▶ [Problem to work on] Reproduce the records below in their entirety, character for character.

▶ [Records provided]
◆ ◆ ◆ ◆ ◆
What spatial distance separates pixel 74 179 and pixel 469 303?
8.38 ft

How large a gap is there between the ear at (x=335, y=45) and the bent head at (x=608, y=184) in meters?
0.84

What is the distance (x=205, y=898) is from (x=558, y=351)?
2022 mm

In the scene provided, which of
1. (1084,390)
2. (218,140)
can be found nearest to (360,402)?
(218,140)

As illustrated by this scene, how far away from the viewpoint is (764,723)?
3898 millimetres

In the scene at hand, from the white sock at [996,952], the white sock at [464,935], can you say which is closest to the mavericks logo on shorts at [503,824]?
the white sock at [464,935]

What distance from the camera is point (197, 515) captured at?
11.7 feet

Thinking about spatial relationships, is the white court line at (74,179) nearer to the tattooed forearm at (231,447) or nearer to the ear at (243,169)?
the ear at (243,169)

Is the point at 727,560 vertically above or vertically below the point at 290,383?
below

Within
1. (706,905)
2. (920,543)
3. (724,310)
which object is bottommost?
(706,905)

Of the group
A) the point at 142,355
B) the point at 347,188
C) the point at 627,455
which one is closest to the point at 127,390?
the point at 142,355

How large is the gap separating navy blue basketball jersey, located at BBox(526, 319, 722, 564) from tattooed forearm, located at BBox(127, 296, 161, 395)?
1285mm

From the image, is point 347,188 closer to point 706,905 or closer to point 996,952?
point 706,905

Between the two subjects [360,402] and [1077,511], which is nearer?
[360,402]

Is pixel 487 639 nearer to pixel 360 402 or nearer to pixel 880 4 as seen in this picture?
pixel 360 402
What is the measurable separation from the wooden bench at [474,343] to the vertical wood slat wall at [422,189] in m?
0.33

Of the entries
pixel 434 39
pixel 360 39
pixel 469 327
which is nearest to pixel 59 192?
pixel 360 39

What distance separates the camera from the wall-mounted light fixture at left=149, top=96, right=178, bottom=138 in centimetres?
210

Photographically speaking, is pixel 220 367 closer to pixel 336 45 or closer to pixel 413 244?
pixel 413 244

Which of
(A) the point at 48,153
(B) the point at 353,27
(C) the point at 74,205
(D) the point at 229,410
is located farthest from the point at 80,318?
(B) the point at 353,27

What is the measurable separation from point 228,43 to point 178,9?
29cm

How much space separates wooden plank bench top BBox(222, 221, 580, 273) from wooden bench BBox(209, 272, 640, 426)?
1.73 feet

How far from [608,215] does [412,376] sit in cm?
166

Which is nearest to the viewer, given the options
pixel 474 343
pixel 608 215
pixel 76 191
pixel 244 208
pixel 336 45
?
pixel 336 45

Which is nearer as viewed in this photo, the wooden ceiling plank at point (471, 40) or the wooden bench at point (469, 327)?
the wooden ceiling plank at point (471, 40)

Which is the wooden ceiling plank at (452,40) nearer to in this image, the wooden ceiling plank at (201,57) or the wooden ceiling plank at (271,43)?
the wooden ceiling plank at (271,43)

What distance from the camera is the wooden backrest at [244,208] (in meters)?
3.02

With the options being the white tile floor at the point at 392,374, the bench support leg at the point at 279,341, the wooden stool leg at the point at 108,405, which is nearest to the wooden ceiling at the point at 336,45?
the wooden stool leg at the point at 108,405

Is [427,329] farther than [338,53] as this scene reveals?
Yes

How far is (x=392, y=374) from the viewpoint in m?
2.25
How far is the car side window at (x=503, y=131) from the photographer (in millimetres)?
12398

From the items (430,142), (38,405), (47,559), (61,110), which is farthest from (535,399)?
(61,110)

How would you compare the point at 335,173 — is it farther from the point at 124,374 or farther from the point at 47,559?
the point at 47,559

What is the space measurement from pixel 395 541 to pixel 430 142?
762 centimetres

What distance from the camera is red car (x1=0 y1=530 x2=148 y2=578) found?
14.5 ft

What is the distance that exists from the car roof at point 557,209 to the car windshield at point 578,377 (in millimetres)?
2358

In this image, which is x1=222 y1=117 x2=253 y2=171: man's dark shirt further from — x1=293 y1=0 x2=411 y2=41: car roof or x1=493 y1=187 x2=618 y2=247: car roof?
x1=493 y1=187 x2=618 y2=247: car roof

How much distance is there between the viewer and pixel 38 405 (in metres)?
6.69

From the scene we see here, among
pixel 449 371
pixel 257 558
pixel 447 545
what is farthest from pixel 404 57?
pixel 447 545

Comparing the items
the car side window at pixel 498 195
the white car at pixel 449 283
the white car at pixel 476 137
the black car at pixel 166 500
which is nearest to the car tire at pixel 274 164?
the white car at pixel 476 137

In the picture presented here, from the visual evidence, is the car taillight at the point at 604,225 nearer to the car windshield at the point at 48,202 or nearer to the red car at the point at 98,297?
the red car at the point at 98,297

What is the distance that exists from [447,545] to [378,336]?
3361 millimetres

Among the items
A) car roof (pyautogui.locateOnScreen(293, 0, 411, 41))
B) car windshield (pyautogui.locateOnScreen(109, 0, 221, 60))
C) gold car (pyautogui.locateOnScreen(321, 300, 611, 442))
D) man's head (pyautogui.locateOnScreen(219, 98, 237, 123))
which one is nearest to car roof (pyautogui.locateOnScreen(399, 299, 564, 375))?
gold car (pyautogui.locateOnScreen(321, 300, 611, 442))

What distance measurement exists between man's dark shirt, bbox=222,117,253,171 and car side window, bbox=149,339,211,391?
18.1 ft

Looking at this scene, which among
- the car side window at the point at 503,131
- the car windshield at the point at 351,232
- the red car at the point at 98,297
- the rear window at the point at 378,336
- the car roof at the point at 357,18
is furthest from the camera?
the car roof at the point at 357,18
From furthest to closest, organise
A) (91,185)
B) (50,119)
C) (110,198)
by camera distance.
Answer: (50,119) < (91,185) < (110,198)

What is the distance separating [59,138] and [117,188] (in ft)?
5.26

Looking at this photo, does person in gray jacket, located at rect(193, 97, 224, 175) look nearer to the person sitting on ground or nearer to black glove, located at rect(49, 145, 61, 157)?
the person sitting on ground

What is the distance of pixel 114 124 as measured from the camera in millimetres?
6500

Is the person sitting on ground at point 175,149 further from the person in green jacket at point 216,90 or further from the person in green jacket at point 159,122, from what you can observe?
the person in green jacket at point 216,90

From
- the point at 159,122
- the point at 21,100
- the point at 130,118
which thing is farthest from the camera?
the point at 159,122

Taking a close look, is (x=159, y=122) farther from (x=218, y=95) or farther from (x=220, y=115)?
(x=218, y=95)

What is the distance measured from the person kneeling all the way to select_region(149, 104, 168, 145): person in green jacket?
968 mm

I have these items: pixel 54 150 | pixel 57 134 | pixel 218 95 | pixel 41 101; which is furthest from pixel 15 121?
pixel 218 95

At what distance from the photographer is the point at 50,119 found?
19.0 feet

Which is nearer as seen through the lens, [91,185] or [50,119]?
◆ ◆ ◆ ◆ ◆
▶ [Expected answer]
What spatial distance separates pixel 74 179 and pixel 469 303?
8.38 ft

How large a gap is there between the ear at (x=335, y=45) and the bent head at (x=608, y=184) in meters?
0.84

What is the distance (x=205, y=898) is from (x=558, y=351)?
2022 mm

In the scene provided, which of
1. (1084,390)
2. (218,140)
can be found nearest to (360,402)?
(218,140)

As illustrated by this scene, how far away from the viewpoint is (764,723)?
3898 millimetres

In the scene at hand, from the white sock at [996,952], the white sock at [464,935], can you say which is closest to the mavericks logo on shorts at [503,824]?
the white sock at [464,935]

What distance from the camera is point (197, 515) captured at?
11.7 feet

Thinking about spatial relationships, is the white court line at (74,179) nearer to the tattooed forearm at (231,447) or nearer to the ear at (243,169)?
the ear at (243,169)

Is the point at 727,560 vertically above or vertically below the point at 290,383?
below

Within
1. (706,905)
2. (920,543)
3. (724,310)
which object is bottommost?
(706,905)

Of the group
A) the point at 142,355
B) the point at 347,188
C) the point at 627,455
which one is closest to the point at 127,390?
the point at 142,355

How large is the gap separating navy blue basketball jersey, located at BBox(526, 319, 722, 564) from tattooed forearm, located at BBox(127, 296, 161, 395)?
1285mm

From the image, is point 347,188 closer to point 706,905 or closer to point 996,952?
point 706,905

Between the two subjects [360,402] and [1077,511], which is nearer?
[360,402]

Is pixel 487 639 nearer to pixel 360 402 or nearer to pixel 880 4 as seen in this picture?
pixel 360 402
What is the measurable separation from the wooden bench at [474,343] to the vertical wood slat wall at [422,189] in m?
0.33

Of the entries
pixel 434 39
pixel 360 39
pixel 469 327
which is nearest to pixel 59 192?
pixel 360 39

What distance separates the camera from the wall-mounted light fixture at left=149, top=96, right=178, bottom=138 in centimetres?
210

Photographically speaking, is pixel 220 367 closer to pixel 336 45 or closer to pixel 413 244?
pixel 413 244

Which of
(A) the point at 48,153
(B) the point at 353,27
(C) the point at 74,205
(D) the point at 229,410
is located farthest from the point at 80,318?
(B) the point at 353,27

What is the measurable separation from point 228,43 to point 178,9?
29cm

How much space separates wooden plank bench top BBox(222, 221, 580, 273) from wooden bench BBox(209, 272, 640, 426)?
1.73 feet

How far from [608,215] does [412,376] sit in cm?
166

Which is nearest to the viewer, given the options
pixel 474 343
pixel 608 215
pixel 76 191
pixel 244 208
pixel 336 45
?
pixel 336 45

Which is nearer as viewed in this photo, the wooden ceiling plank at point (471, 40) or the wooden bench at point (469, 327)?
the wooden ceiling plank at point (471, 40)

Which is the wooden ceiling plank at (452,40) nearer to in this image, the wooden ceiling plank at (201,57) or the wooden ceiling plank at (271,43)?
the wooden ceiling plank at (271,43)

What distance from the camera is the wooden backrest at [244,208] (in meters)?
3.02

With the options being the white tile floor at the point at 392,374, the bench support leg at the point at 279,341, the wooden stool leg at the point at 108,405, which is nearest to the wooden ceiling at the point at 336,45?
the wooden stool leg at the point at 108,405

Is [427,329] farther than [338,53] as this scene reveals?
Yes

How far is (x=392, y=374) from the viewpoint in m?
2.25
How far is the car side window at (x=503, y=131) from the photographer (in millimetres)?
12398

From the items (430,142), (38,405), (47,559), (61,110), which is farthest from (535,399)?
(61,110)

How would you compare the point at 335,173 — is it farther from the point at 124,374 or farther from the point at 47,559?
the point at 47,559

What is the space measurement from pixel 395 541 to pixel 430 142?
762 centimetres

What distance from the camera is red car (x1=0 y1=530 x2=148 y2=578) found?
14.5 ft

What is the distance that exists from the car roof at point 557,209 to the car windshield at point 578,377 (in millimetres)?
2358

In this image, which is x1=222 y1=117 x2=253 y2=171: man's dark shirt further from — x1=293 y1=0 x2=411 y2=41: car roof or x1=493 y1=187 x2=618 y2=247: car roof?
x1=493 y1=187 x2=618 y2=247: car roof

How much distance is there between the viewer and pixel 38 405 (in metres)?
6.69

From the scene we see here, among
pixel 449 371
pixel 257 558
pixel 447 545
what is farthest from pixel 404 57?
pixel 447 545

Comparing the items
the car side window at pixel 498 195
the white car at pixel 449 283
the white car at pixel 476 137
the black car at pixel 166 500
which is nearest to the car tire at pixel 274 164?
the white car at pixel 476 137

In the picture presented here, from the visual evidence, is the car taillight at the point at 604,225 nearer to the car windshield at the point at 48,202 or nearer to the red car at the point at 98,297?
the red car at the point at 98,297

What is the distance that exists from [447,545] to [378,336]?
3361 millimetres

Among the items
A) car roof (pyautogui.locateOnScreen(293, 0, 411, 41))
B) car windshield (pyautogui.locateOnScreen(109, 0, 221, 60))
C) gold car (pyautogui.locateOnScreen(321, 300, 611, 442))
D) man's head (pyautogui.locateOnScreen(219, 98, 237, 123))
which one is nearest to car roof (pyautogui.locateOnScreen(399, 299, 564, 375))?
gold car (pyautogui.locateOnScreen(321, 300, 611, 442))

What distance measurement exists between man's dark shirt, bbox=222,117,253,171 and car side window, bbox=149,339,211,391?
18.1 ft

Looking at this scene, which among
- the car side window at the point at 503,131
- the car windshield at the point at 351,232
- the red car at the point at 98,297
- the rear window at the point at 378,336
- the car roof at the point at 357,18
is furthest from the camera?
the car roof at the point at 357,18
From furthest to closest, organise
A) (91,185)
B) (50,119)
C) (110,198)
by camera distance.
Answer: (50,119) < (91,185) < (110,198)

What is the distance separating [59,138] and [117,188] (in ft)?
5.26

Looking at this photo, does person in gray jacket, located at rect(193, 97, 224, 175) look nearer to the person sitting on ground or nearer to black glove, located at rect(49, 145, 61, 157)?
the person sitting on ground

What is the distance of pixel 114 124 as measured from the camera in millimetres?
6500

Is the person sitting on ground at point 175,149 further from the person in green jacket at point 216,90 or further from the person in green jacket at point 159,122, from what you can observe?
the person in green jacket at point 216,90

From
- the point at 159,122
- the point at 21,100
- the point at 130,118
which thing is farthest from the camera?
the point at 159,122

Taking a close look, is (x=159, y=122) farther from (x=218, y=95) or farther from (x=220, y=115)?
(x=218, y=95)

What is the distance measured from the person kneeling all the way to select_region(149, 104, 168, 145): person in green jacket?
968 mm

I have these items: pixel 54 150 | pixel 57 134 | pixel 218 95 | pixel 41 101; which is furthest from pixel 15 121?
pixel 218 95

At what distance from the photographer is the point at 50,119 found?
19.0 feet

Which is nearer as seen through the lens, [91,185] or [50,119]?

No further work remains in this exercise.